BEGIN Recorded information

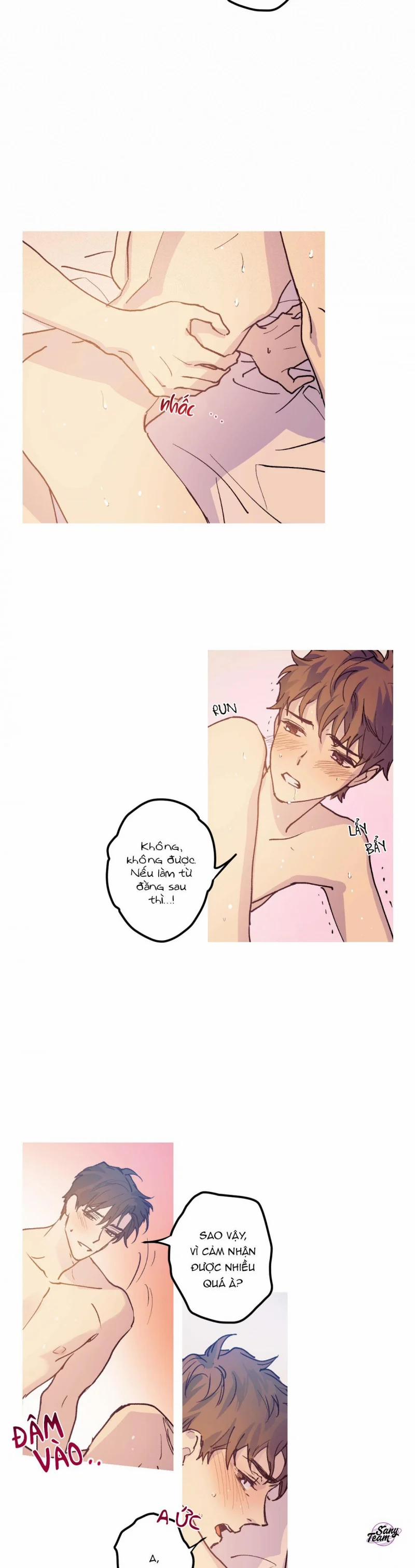 Sổ Tay Hoạt Động Của Đạo Sĩ Baek 8 trang 11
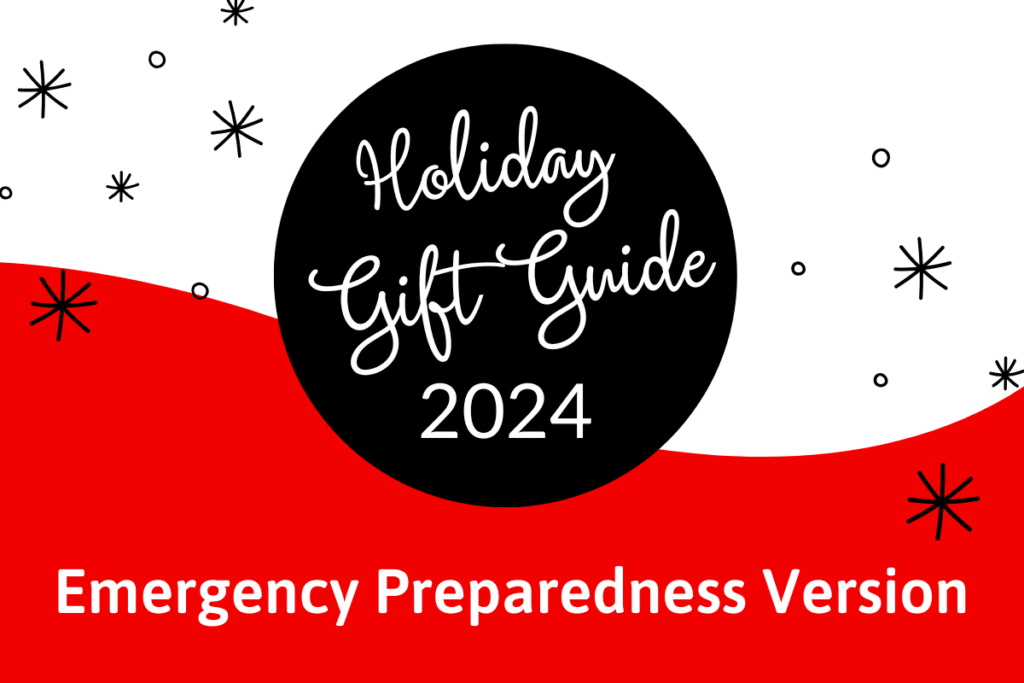 Holiday Gift Guide 2024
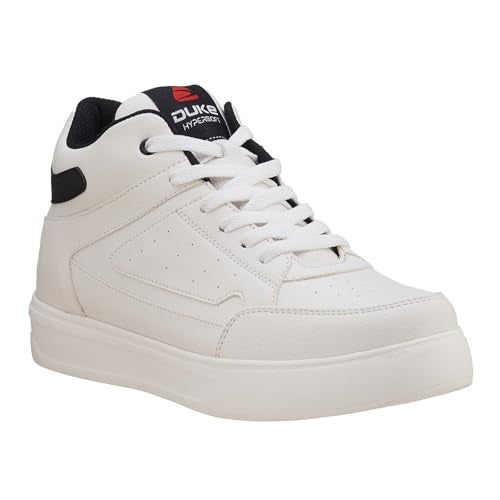Duke Men Hypersoft High Top Sneakers - Image 3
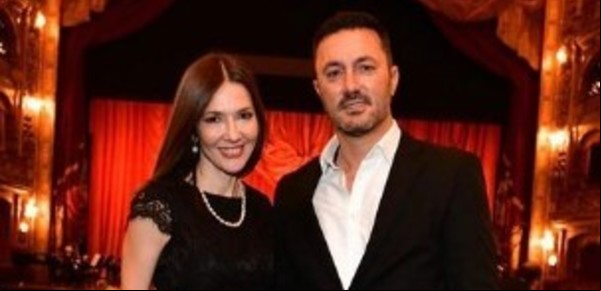 Luis Petri defendió a su novia, Cristina Pérez, por la agresión de Juan Grabois: "La cobardía tiene nombre y apellido"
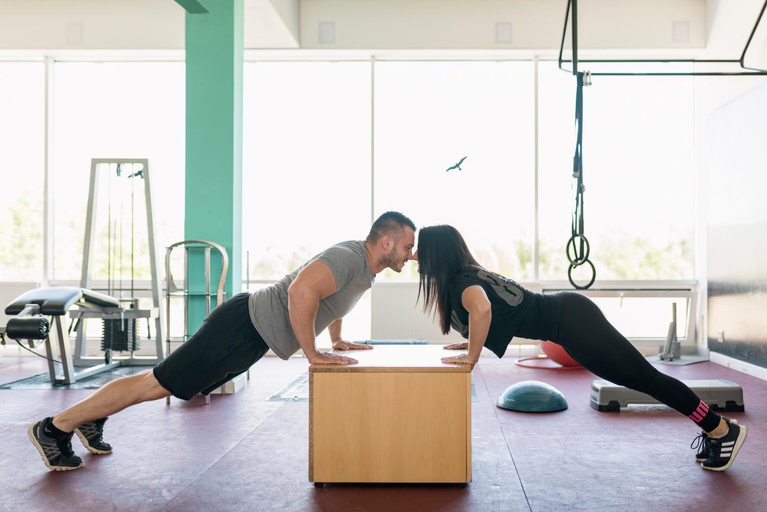 Fitness center 2, Penzion Troja, Sabinov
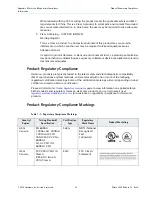 Preview for 28 page of Harmonic Ellipse 3000 Installation Manual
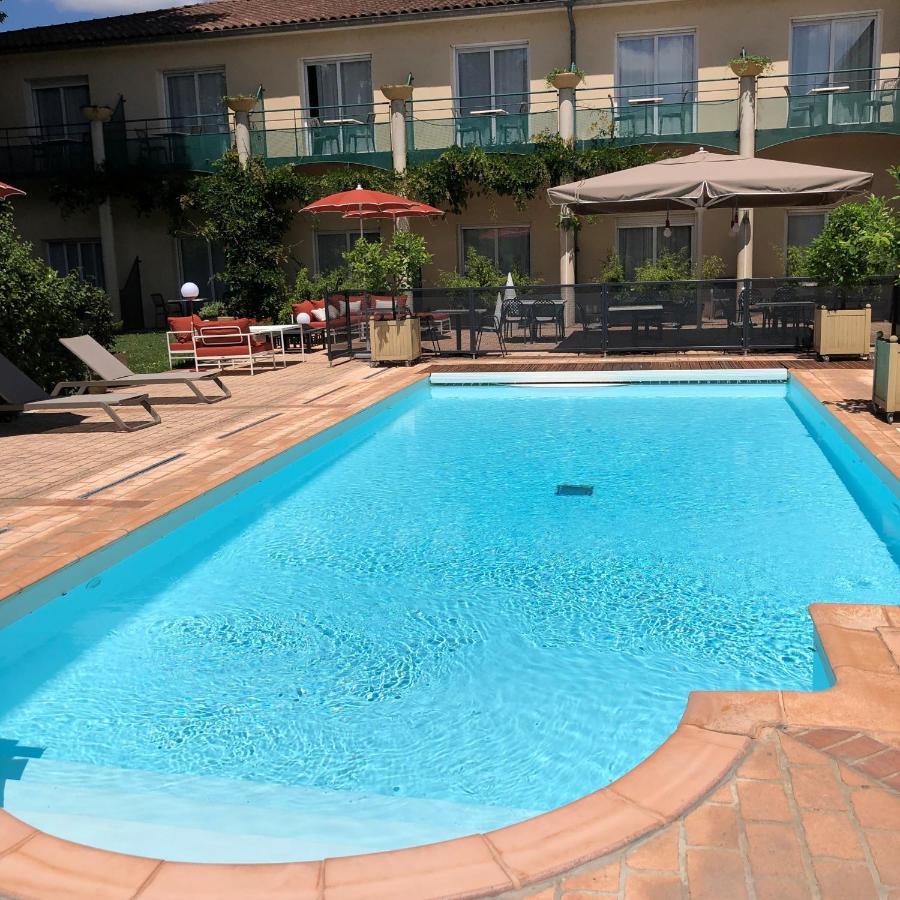Mercure Castres L'Occitan Castres (Tarn) Exterior foto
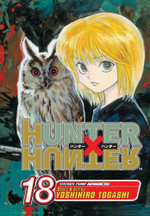 Hunter x Hunter, Vol. 18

END Recorded information

> **Instructions to follow**
Please format the lines above as a JSON list of strings, one string per line, leaving out the pictures.

> **Reply**
[
  " Sổ Tay Hoạt Động Của Đạo Sĩ Baek 8 trang 11",
  " Holiday Gift Guide 2024",
  "Duke Men Hypersoft High Top Sneakers - Image 3",
  " Luis Petri defendió a su novia, Cristina Pérez, por la agresión de Juan Grabois: \"La cobardía tiene nombre y apellido\"",
  " Fitness center 2, Penzion Troja, Sabinov",
  " Preview for 28 page of Harmonic Ellipse 3000 Installation Manual",
  "Mercure Castres L'Occitan Castres (Tarn) Exterior foto",
  " Hunter x Hunter, Vol. 18"
]